I’ve heard reasons like: #1 “Oh I had to leave because I disagreed with this or that…” Seriously? Disagreement is life! How shallow are we if we’re willing to walk away from relationships when we don’t see eye-to-eye? Whatever happened to Biblical reconciliation and caring enough to talk with each other and find resolution? If we don’t, are we really the “ministers of reconciliation” that we’re called to be? (2 Cor. 5:11-21) Are we even true followers of Christ if we choose the coward’s way out by “cutting-and-running”?
#2″I felt God leading me elsewhere…” Does God lead people out of an environment where they are loved and growing unless it’s to plant another ministry that’s in unity with their home church and family? I don’t see that anywhere in scripture, do you? And even in the scenario of a “plant,” it’s not leaving, it’s building – everyone agrees and is excited! Each visit is a long-anticipated reunion where we talk about the goodness of God, not an awkward meeting where we don’t discuss church!
#3 “I can make new friends…” This depends on what you consider a friend.

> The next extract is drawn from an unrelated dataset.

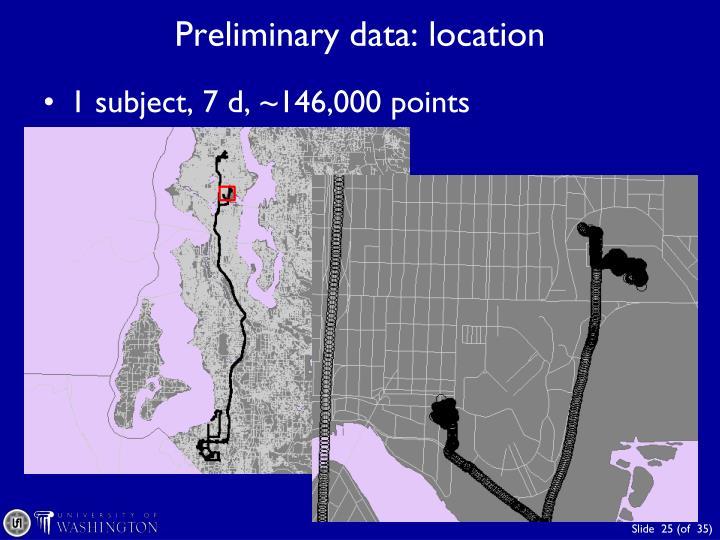 Preliminary data: location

Only a true friend, who knows you well, will tell you what you don’t want to hear because they’re anxious to see you blessed and growing spiritually. If we can’t receive nurturing accountability from people who love us, then we will never have true, lasting friends. In the end, we will be very much alone. Lack of commitment is a systemic failing of our culture and is the antithesis of everything we claim to be if we say we’re a follower of Jesus Christ.
For the rest of us, are we so anxious to be understanding and accommodating of people’s issues that we aren’t willing to love a person into right behavior and unity that will bless them and us with continued growing relationships as a functioning part of the church? If we enable a person’s issues or venting of frustrations instead of encouraging them to make things right, how does this bless them? How can there be deep, loyal relationships, growth, training, and accountability in a family if people just get offended and leave and no one says anything about it?? Whatever happened to doing things by The Book – actually applying scripture to the situation instead of doing what we feel and just bailing or allowing someone to bail without consequences?! (Matthew 18) Where’s the reconciliation and the faithfulness that makes church a family and a home? This is what Christmas is all about to me.
I don’t know what anyone else is praying for this Christmas but I’m praying for my lost church family, those I still love but can’t celebrate with this year. There is still hope in the humility of Jesus’ birth and the salvation of His sacrifice for us, if we’re willing to receive and apply His life to ours. Despite the painful reminders of our humanity during an idealistic season, we celebrate a greater, heavenly reality in a future with Emmanuel, One who will never leave us, this Christmas.